Yolanda bingung, dari mana informasi kesehatannya itu bisa tersebar. Menurut Yolanda, status ODHIV seseorang memang kerap menjadi obrolan masyarakat, tidak terlepas dari lingkungan komunitasnya. Meski begitu, Yolanda yang hidup sendiri di Kupang ini berusaha memaklumi dan menerima perlakuan teman-temannya.
“Saya transpuan, sulit diterima masyarakat. Di komunitas itu saya dapat jadi diri sendiri, saya senang. Kalau dijadikan omongan, ya saya pasrah saja, saya tidak punya orang lain,” ucapnya.
Yolanda sendiri tak banyak bercerita tentang respon lain dari teman-teman, masyarakat ataupun keluarga tentang statusnya sebagai ODHIV. Ia hanya berharap, kejadian tak menyenangkan seperti dikucilkan dan terus menerus dibicarakan tidak dialami oleh teman-teman ODHIV lainnya.

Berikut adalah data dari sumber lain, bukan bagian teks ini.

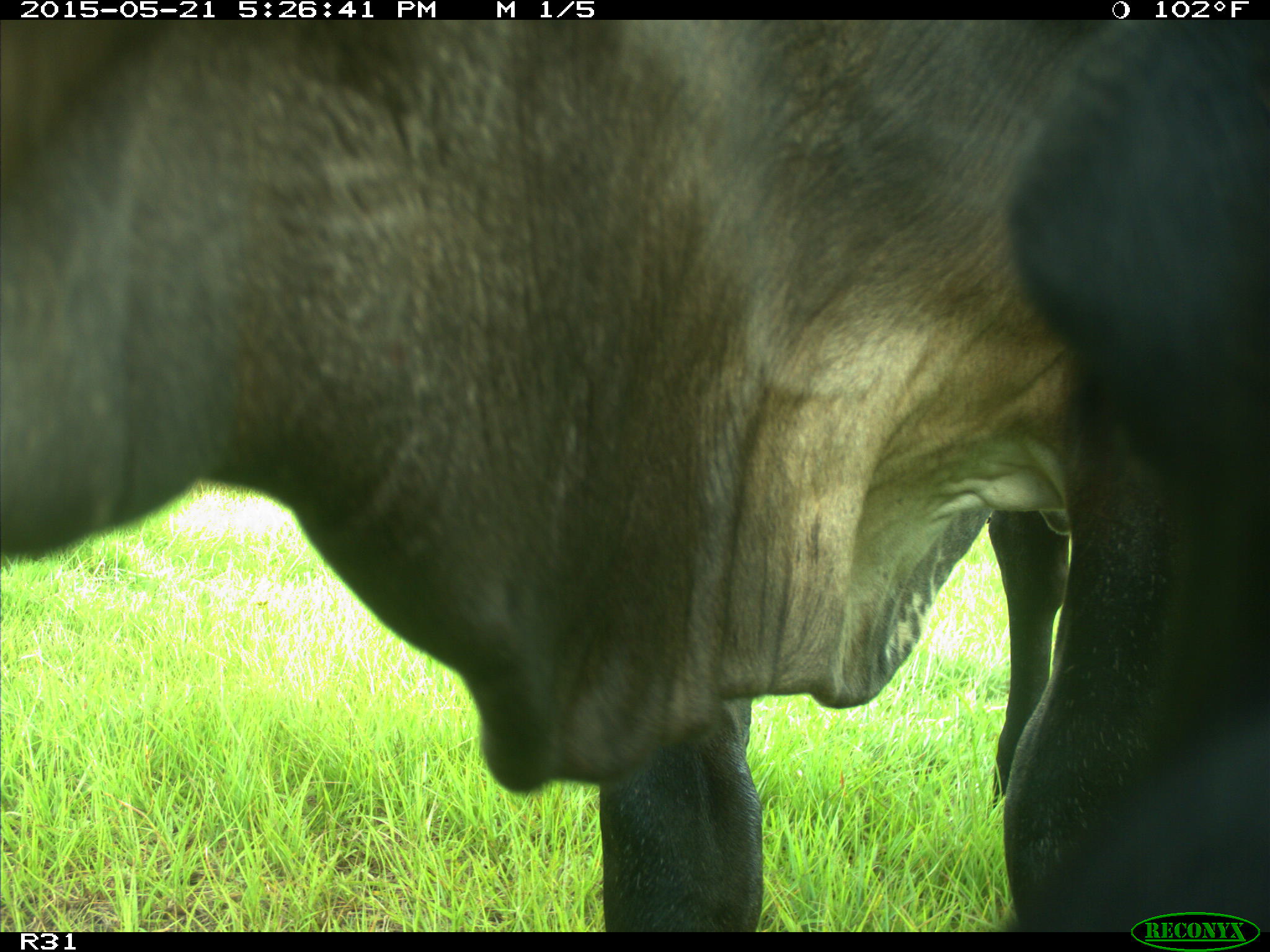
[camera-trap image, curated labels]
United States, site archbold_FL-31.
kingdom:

“Tak ada seorangpun yang sejak lahir berhadap jadi ODIV kan,” harapnya.
Itu juga yang disampaikan oleh Mateus, Pimpinan Yayasan Flobamora Jaya Peduli, organisasi yang fokus terhadap isu HIV/AIDS di Kupang. Menurutnya, sudah ada upaya dari sejumlah pihak, baik lembaga pemerintah maupun lembaga swasta yang kerap melakukan sosialisasi dan pendidikan terkait penularannya.
“Juga terus mengkampanyekan setop diskriminasi terhadap ODHIV,” sambungnya.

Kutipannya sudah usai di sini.